La situazione è drammatica. Le bollette astronomiche di energia e gas non solo stanno facendo lievitare i prezzi ma gli imprenditori rischiano di chiudere baracca e burattini. Qualcuno pure per sempre. Stefano Brunello, presidente del mandamento dell’Altovicentino di Apindustria Vicenza (che rappresenta 220 imprese) lancia l’allarme: o lo Stato mette mano al portafogli, o qui c’è da piangere. Non c’è più tempo da perdere e Brunello, senza tanto girarci attorno, parla di un serio rischio di “bomba sociale”.
Senta Brunello, cos’ha fatto la politica sinora?
«Nei giorni scorsi è stato firmato un decreto ma è insufficiente. Si parla di un 15 per cento di credito d’imposta ma non serve. Lo Stato dovrebbe intervenire, pagando il 60-70 per cento della bolletta, almeno finché non sarà risolto il problema».
Ma sarà risolto sì o no?
«Se lo Stato non si fa carico di questo extra costo, allora si deve pensare di far finire la guerra e riprendere i rapporti precedenti con chi ci dava gas ed energia elettrica: l’Italia non è autosufficiente».
Si prospetta una bomba sociale?
«Sì. Chi potrà usare gli ammortizzatori, lo farà, sospendendo la produzione ma lo Stato dovrà spendere un sacco di soldi piuttosto che aiutare gli imprenditori a tenere aperto. E molta gente rimarrà a casa. Se passasse subito il temporale, la coda sarà, comunque, lunga con la ripresa delle commesse. Anche chi vuole proporre prodotti nuovi, ha bloccato tutto».
Di recente c’è stata una riunione tra associati. Cos’è emerso?
«Un disastro, perché ci sono aziende che non possono lavorare, visti i rincari di 8-10 volte del costo della corrente: è passata da 0,06 al kilowattora a 0,6. Qualcuno ha pure problemi con il gas, aumentato di 6-7 volte».
Come vi state difendendo?
«Alcuni imprenditori vanno avanti, perché non hanno un grosso consumo di energia elettrica e realizzano prodotti prori. Questo permette loro di avere della marginalità. Chi lavora per conto terzi, non ha più la forza di andare avanti».
C’è il rischio di chiusure?
«A dire il vero, qualcuno ha già sospeso la produzione e si sta aspettando l’intervento della politica. Un’azienda di Carrè ha lasciato a casa 18 persone; aveva commesse per due anni, poi ha ridotto i turni, ha fatto la settimana corta e ora ha spento gli impianti. Pensare che avevano investito un milione e mezzo di euro per la produzione».
E, insisto, c’è il timore che poi queste realtà non aprano più?
«Sì, perché chi chiude, poi perde la fetta di mercato. Dove ci sono aumenti dei costi di produzione per la corrente e il gas, siamo alla tragedia.

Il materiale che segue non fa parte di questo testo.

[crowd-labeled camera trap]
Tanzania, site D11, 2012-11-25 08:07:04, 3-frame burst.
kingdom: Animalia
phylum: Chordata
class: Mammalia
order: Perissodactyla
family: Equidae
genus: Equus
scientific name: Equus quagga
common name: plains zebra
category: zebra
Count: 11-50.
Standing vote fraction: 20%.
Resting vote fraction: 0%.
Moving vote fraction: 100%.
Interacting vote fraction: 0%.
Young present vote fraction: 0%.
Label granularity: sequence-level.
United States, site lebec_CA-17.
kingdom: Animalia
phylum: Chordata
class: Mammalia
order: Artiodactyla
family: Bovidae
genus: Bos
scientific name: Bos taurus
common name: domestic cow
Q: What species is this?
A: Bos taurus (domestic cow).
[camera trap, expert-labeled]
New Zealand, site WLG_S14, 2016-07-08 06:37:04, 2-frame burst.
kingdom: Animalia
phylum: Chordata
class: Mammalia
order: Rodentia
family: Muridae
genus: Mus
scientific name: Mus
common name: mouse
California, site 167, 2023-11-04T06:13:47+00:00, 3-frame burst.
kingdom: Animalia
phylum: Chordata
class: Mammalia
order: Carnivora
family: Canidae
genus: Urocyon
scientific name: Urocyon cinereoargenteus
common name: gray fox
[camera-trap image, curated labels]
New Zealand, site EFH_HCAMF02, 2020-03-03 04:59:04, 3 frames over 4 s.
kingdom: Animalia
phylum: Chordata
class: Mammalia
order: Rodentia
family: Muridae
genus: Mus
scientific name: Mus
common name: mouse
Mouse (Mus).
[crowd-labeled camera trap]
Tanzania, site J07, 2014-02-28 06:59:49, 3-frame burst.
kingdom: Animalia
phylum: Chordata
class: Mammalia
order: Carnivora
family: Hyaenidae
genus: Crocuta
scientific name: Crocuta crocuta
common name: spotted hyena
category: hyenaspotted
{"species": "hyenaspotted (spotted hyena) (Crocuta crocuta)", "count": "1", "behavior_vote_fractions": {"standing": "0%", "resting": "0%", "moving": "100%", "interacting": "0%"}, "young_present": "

Il Nordest, l’Altovicentino e il nord Italia sono il motore dell’economia italiana: se cadono loro, crolla il sistema».
Che ultima parte dell’anno sarà?
«Le tavole di Natale saranno vuote, sia quelle degli imprenditori che dei dipendenti. Siamo dentro a un disastro».
Nel resto d’Europa, come si è messi?
«Contrariamente a quanto si dice, all’estero sì ci sono dei timori ma non hanno i nostri stessi problemi: Francia, Inghilterra, Germania, Slovenia hanno le centrali elettriche e sono meno in sofferenza. Invece l’Italia deve comprare tutto. Ora per sopravvivere, dovremmo fare delle scelte drastiche».
Quanto c’è di speculazione in tutto questo?
«È solo speculazione. Serviva mettere un tetto. Secondo me, lo Stato dovrebbe garantire sempre i servizi per vivere e che il cittadino non rimanga senza acqua, corrente, gas, telefonia e raccolta rifiuti».
Cosa state facendo come Apindustria?
«Abbiamo preparato un documento con delle richieste dell’industria manifatturiera alla politica: si va da un piano per l’energia sino alla transizione ecologica, passando per l’innovazione e la formazione».
Si parla tanto d’imprese ma qui sono a serio rischio pure le famiglie.
«Se lo Stato non decide di fare un debito, come lo chiamo io, per tenere aperte le imprese, non avremo i soldi per pagare la cassa integrazione. Durante il Covid, il governo ha dato dei ristori e dando degli aiuti economici: ora è assente nonostante l’uragano. E questo mi fa rabbia. Manca la volontà politica per fare le cose. In Inghilterra hanno messo denaro fresco. Ora bisogna salvaguardare il tessuto produttivo».